Decoding DTMF from a WAV file

Asked 4/12, 2015 at 16:29 Answered 7/12, 2015 at 15:57

Following on from my earlier question, my goal is to detect DTMF tones in a WAV file from C#. However, I'm really struggling to understand how this can be done.

I understand the DTMF uses a combination of frequencies, and a Goertzel algorithm can be used ... somehow. I've grabbed a Goertzel code snippet and I've tried shoving a .WAV file into it (using NAudio to read the file, which is a 8KHz mono 16-bit PCM WAV):

 using (WaveFileReader reader = new WaveFileReader(@"dtmftest_w.wav"))
  {
      byte[] buffer = new byte[reader.Length];

      int read = reader.Read(buffer, 0, buffer.Length);
      short[] sampleBuffer = new short[read/2];
      Buffer.BlockCopy(buffer, 0, sampleBuffer, 0, read/2);
      Console.WriteLine(CalculateGoertzel(sampleBuffer,8000,16));                 
   }

 public static double CalculateGoertzel(short[] sample, double frequency, int samplerate)
   {
      double Skn, Skn1, Skn2;
      Skn = Skn1 = Skn2 = 0;
      for (int i = 0; i < sample.Length; i++)
         {
            Skn2 = Skn1;
            Skn1 = Skn;
            Skn = 2 * Math.Cos(2 * Math.PI * frequency / samplerate) * Skn1 - Skn2 + sample[i];
         }
      double WNk = Math.Exp(-2 * Math.PI * frequency / samplerate);
      return 20 * Math.Log10(Math.Abs((Skn - WNk * Skn1)));
    }

I know what I'm doing is wrong: I assume that I should iterate through the buffer, and only calculate the Goertzel value for a small chunk at a time - is this correct?

Secondly, I don't really understand what the output of the Goertzel method is telling me: I get a double (example: 210.985812) returned, but I don't know to equate that to the presence and value of a DTMF tone in the audio file.

I've searched everywhere for an answer, including the libraries referenced in this answer; unfortunately, the code here doesn't appear to work (as noted in the comments on the site). There is a commercial library offered by TAPIEx; I've tried their evaluation library and it does exactly what I need - but they're not responding to emails, which makes me wary about actually purchasing their product.

I'm very conscious that I'm looking for an answer when perhaps I don't know the exact question, but ultimately all I need is a way to find DTMF tones in a .WAV file. Am I on the right lines, and if not, can anyone point me in the right direction?

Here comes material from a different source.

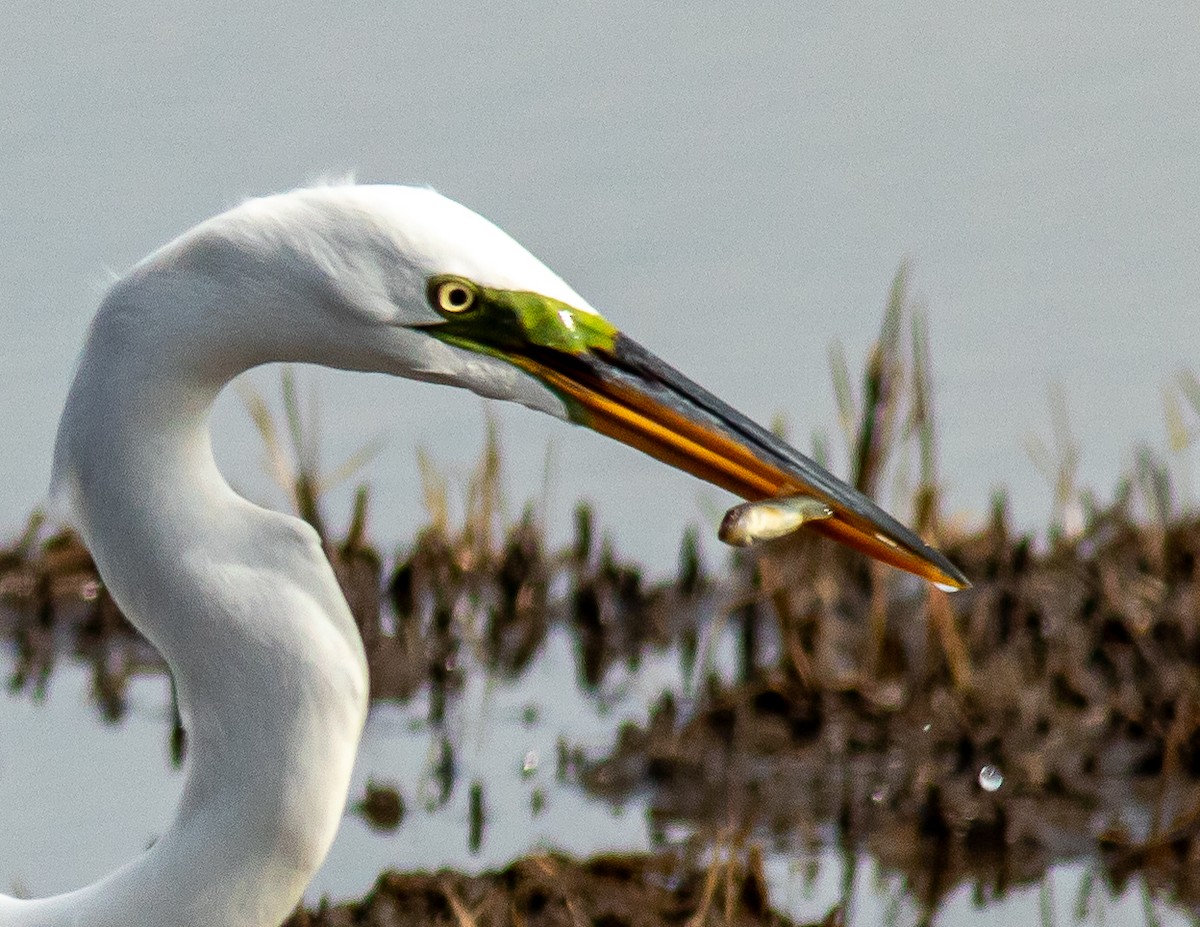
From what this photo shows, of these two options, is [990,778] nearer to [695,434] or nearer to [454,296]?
[695,434]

EDIT: Using @Abbondanza 's code as a basis, and on the (probably fundamentally wrong) assumption that I need to drip-feed small sections of the audio file in, I now have this (very rough, proof-of-concept only) code:

const short sampleSize = 160;

using (WaveFileReader reader = new WaveFileReader(@"\\mac\home\dtmftest.wav"))
        {           
            byte[] buffer = new byte[reader.Length];

            reader.Read(buffer, 0, buffer.Length);

            int bufferPos = 0;

            while (bufferPos < buffer.Length-(sampleSize*2))
            {
                short[] sampleBuffer = new short[sampleSize];
                Buffer.BlockCopy(buffer, bufferPos, sampleBuffer, 0, sampleSize*2);


                var frequencies = new[] {697.0, 770.0, 852.0, 941.0, 1209.0, 1336.0, 1477.0};

                var powers = frequencies.Select(f => new
                {
                    Frequency = f,
                   Power = CalculateGoertzel(sampleBuffer, f, 8000)              
                });

                const double AdjustmentFactor = 1.05;
                var adjustedMeanPower = AdjustmentFactor*powers.Average(result => result.Power);

                var sortedPowers = powers.OrderByDescending(result => result.Power);
                var highestPowers = sortedPowers.Take(2).ToList();

                float seconds = bufferPos / (float)16000;

                if (highestPowers.All(result => result.Power > adjustedMeanPower))
                {
                    // Use highestPowers[0].Frequency and highestPowers[1].Frequency to 
                    // classify the detected DTMF tone.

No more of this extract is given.